The flowgraph created has a variable batch size, which is essential for it to be
exported correctly by TFMin. TFMin generates code for a single inference step from a flow-graph
which processes batches, this requires the the number of dimensions of tensors processed by the
network to be reduced by one. The library assumes that the batch dimension will be undefined, i.e.

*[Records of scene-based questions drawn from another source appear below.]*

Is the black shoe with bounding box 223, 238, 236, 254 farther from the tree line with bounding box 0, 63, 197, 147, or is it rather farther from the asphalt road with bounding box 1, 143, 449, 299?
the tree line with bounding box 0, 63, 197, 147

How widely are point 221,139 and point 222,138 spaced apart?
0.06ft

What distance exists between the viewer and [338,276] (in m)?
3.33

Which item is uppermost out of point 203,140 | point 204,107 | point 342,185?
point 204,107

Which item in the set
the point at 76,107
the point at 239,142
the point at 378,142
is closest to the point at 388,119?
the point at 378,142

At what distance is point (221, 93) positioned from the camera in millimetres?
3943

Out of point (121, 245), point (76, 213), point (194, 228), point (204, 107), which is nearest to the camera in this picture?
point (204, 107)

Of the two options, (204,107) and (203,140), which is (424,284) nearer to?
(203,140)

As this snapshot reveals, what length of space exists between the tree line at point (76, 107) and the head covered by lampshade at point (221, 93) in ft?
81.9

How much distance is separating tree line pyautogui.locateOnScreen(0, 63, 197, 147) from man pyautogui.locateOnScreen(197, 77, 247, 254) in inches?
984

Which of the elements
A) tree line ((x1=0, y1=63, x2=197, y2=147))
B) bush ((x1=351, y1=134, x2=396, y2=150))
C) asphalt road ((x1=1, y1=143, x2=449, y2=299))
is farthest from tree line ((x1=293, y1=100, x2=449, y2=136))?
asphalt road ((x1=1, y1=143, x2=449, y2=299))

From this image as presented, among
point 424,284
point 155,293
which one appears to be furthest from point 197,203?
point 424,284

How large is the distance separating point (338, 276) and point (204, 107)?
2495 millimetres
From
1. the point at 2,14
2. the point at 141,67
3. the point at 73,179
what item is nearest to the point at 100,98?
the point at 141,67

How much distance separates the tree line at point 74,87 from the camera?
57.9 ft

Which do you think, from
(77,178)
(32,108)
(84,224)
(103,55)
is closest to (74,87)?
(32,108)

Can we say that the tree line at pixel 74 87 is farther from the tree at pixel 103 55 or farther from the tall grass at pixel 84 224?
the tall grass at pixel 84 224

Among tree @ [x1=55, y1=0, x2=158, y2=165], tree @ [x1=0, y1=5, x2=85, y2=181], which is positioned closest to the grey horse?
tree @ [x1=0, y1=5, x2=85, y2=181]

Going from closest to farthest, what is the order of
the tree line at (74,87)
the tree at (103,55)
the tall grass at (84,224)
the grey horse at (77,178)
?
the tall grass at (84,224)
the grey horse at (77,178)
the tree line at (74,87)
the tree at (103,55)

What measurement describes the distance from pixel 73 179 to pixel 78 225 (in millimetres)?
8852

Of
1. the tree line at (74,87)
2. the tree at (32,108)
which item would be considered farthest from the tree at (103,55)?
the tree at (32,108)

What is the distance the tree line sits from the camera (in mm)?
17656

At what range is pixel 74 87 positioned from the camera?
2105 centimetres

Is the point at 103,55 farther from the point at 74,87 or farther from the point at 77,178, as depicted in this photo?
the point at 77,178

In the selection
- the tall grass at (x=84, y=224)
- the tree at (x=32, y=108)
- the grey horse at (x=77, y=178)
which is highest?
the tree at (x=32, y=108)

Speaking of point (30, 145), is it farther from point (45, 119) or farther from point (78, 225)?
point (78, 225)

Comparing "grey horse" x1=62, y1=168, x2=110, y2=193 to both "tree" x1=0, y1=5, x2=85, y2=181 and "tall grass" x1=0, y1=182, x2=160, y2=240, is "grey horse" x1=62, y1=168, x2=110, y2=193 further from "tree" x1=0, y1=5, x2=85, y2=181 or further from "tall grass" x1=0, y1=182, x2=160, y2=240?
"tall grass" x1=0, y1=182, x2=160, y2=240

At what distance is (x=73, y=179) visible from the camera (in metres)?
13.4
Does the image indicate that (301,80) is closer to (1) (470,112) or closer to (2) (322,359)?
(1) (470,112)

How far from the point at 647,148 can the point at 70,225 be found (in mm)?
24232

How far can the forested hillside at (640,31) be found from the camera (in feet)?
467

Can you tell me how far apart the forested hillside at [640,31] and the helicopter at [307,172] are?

has a value equal to `tf.Dimension(None)` allowing it to be automatically detected and reduced.
### Creating the Exporter Object
Now that our flowgraph contains a trained network model with a variable batch size it's ready to be
exported by TFMin. First the library itself needs to be imported, this line can be found at the
top of the mnist_conv example.
```python
from tf_min import exporter as tfm_ex
```
Constructing the Exporter object requires two parameters; the [tf.Session](https://www.tensorflow.org/api_docs/python/tf/Session) object which the flowgraph
is being executed within and a list of output tensors the inference operation will generate.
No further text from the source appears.